**Texto selecionado**
*-*-*

Saqueadores – ladrões homicidas de templos na Índia, larápios de igrejas na Bolívia, bandos com uma centena de homens que pilham tumbas na província chinesa de Liaoning – estão rapinando o nosso passado. Como a maioria das atividades ilegais, a pilhagem é difícil de quantificar. Mas imagens de satélite, apreensões e relatos de testemunhas indicam que o tráfico de tesouros roubados está em alta no mundo todo.
No Egito, Sarah foi pioneira no uso de imagens de satélite para medir os danos causados por saques e invasões de sítios arqueológicos. Suas investigações contam uma história medonha: um quarto das 1 100 áreas arqueológicas do país sofreu danos. “Ao ritmo atual de destruição, todos os sítios conhecidos do Egito estarão seriamente comprometidos até 2040”, avisa ela. “É doloroso.”
Nestas duas últimas décadas, uma série de casos e repatriações notórios expôs o lado escuro do comércio de antiguidades e trouxe à luz redes criminosas de saqueadores e traficantes, que vendem artefatos pilhados a galerias e museus renomados. Em 2002, Frederick Schultz, um proeminente negociante de arte de Manhattan, foi condenado a 33 meses em prisão federal por formação de quadrilha para receptar objetos egípcios roubados. Em 2006, o Metropolitan Museum of Art, pressionado pelo governo italiano, concordou em devolver a famosa cratera de Eufrônio, um vaso para misturar vinho que foi roubado de uma tumba etrusca nas imediações de Roma. E, ao longo dos últimos anos, a comoção em muitos países ricos em antiguidades, culminando com o saque da antiga Mesopotâmia pelo Estado Islâmico (Isis, na sigla em inglês), gerou o receio de que o tráfico de antiguidades possa estar ajudando a financiar o terrorismo.
No Camboja, saqueadores decapitam estátuas – cabeças são mais fáceis de exportar - Fotografado em Angkor Conservation, Siem Reap
No entanto, o debate sobre como pôr fim à pilhagem chegou a um impasse. Arqueólogos culpam o tráfico de antiguidades pelos saques e afirmam que muitos artefatos no mercado foram roubados. Colecionadores, negociantes e muitos curadores de museu retrucam que a maioria das vendas de antiguidades é legal. Alguns argumentam que o objetivo supremo de salvaguardar o patrimônio artístico da humanidade os obriga a “resgatar” as antiguidades de países instáveis, mesmo que isso signifique adquiri-las de ladrões.
Reconstituição da jornada do sarcófago de Shesep-amun-tayesher
A HISTÓRIA DE SHESEPAMUNTAYESHER traz uma implacável clareza a essa questão abstrata. Ligarei as pistas de egiptólogos, curadores de museu e agentes federais e reconstituirei a jornada do sarcófago desde uma sepultura em algum lugar do Egito, passando por uma rede de contrabandistas, receptadores e negociantes, até chegar a esse depósito de alta segurança em Nova York.
O primeiro passo é localizar o provável local do sepultamento de Shesepamuntayesher. Com base nos hieróglifos e no estilo artístico do caixão, egiptólogos da Universidade da Pensilvânia concluíram que ela viveu por volta de 600 a.C. Uma pesquisa em livros sobre caixões egípcios e em sites sobre antiguidades na internet revela um sarcófago semelhante, de uma mulher com esse mesmo nome incomum, que parece ter sido encontrado em Abu Sir al Malaq, um lugar a 100 quilômetros do sul do Cairo.

*-*-*

**Dados registrados**
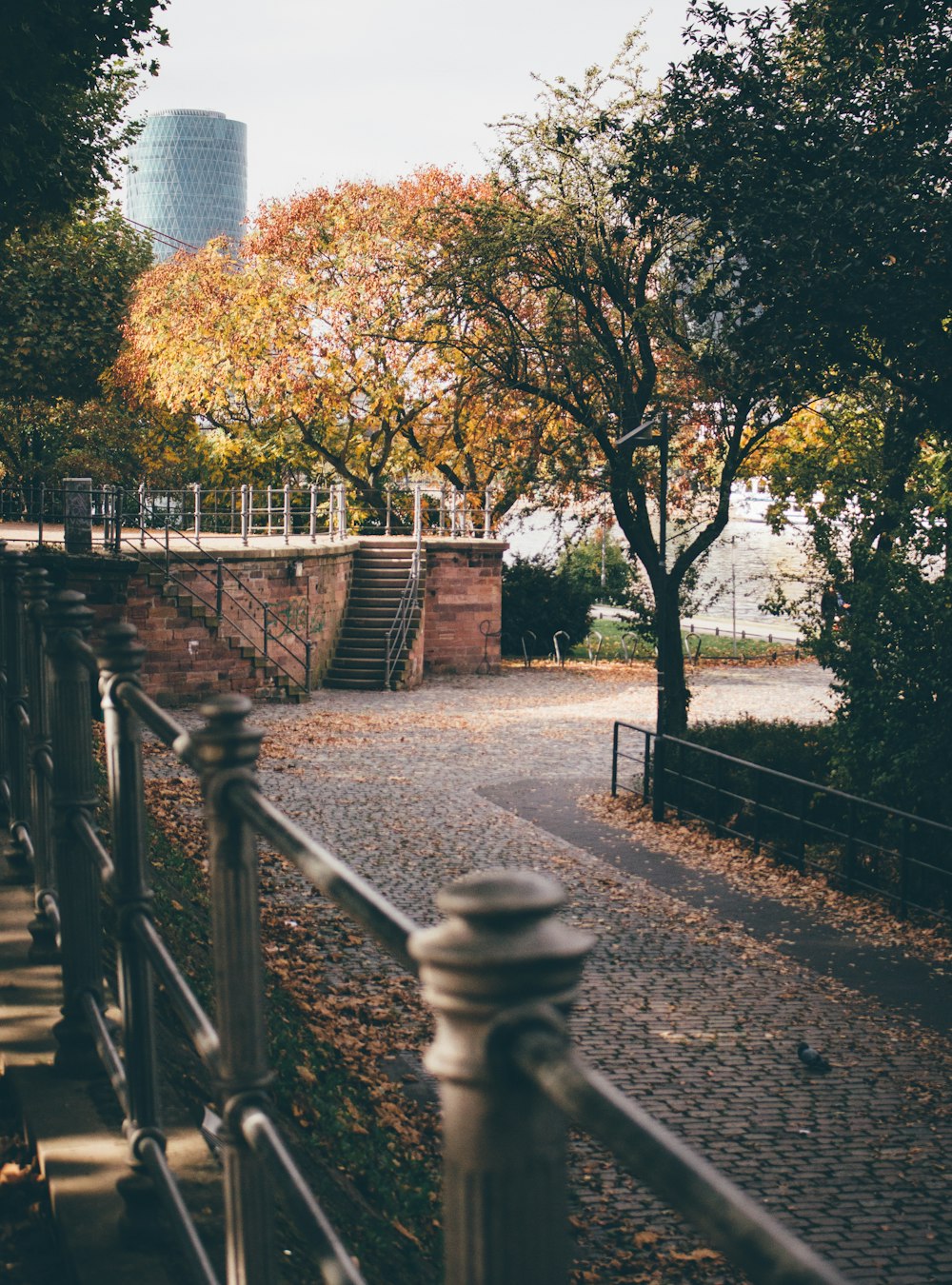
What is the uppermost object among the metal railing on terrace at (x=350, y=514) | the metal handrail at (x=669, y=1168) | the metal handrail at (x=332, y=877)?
the metal railing on terrace at (x=350, y=514)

*-*-*

**Tarefas propostas**
1/ Liste todos os indícios que, segundo o texto sobre a pilhagem de antiguidades, mostram que o tráfico de tesouros roubados está em alta no mundo todo.
2/ De acordo com o texto sobre a pilhagem de antiguidades, a quantos meses de prisão federal Frederick Schultz foi condenado em 2002?
3/ Dê continuidade ao texto sobre a pilhagem de antiguidades a partir do ponto em que ele termina.

**Respostas escritas**
1/ Imagens de satélite, apreensões e relatos de testemunhas.

2/ A 33 meses.

3/
Em tempos remotos, Abu Sir al Malaq, então chamada de Busiris, foi uma cidade próspera defronte à planície aluvial entre o Rio Nilo e o Oásis El Faiyum. Faziam sua fama o templo de Osíris, deusa da fertilidade e da vida após a morte, e as esplêndidas sepulturas de seus 4 mil anos de história. Hoje, à luz enevoada do sol, Abu Sir parece um campo de batalha recém-bombardeado. Incontáveis crateras e valas ferem as areias ondulantes em que saqueadores revolveram o solo com pás, picaretas e dinamite. No processo, violaram incontáveis sepulturas e deixaram um macabro cascalho de crânios e ossos esmigalhados ao redor de muitos locais de saque.
Amal Farag, principal autoridade do Ministério de Antiguidades em Abu Sir e sítios próximos, me conduz pela área acompanhada por cinco guardas armados com fuzis Kalashnikov. Esguia e aprumada aos 49 anos, com uma boca severa e olhos gentis, Amal pega algumas lascas de cedro contendo pregos de madeira e vestígios de pigmento vermelho: fragmentos de sarcófagos milenares. “Os saqueadores só ficam com as peças boas, o resto eles despedaçam ou jogam fora”, explica ela. “Para cada peça interessante, eles destroem centenas de outras.”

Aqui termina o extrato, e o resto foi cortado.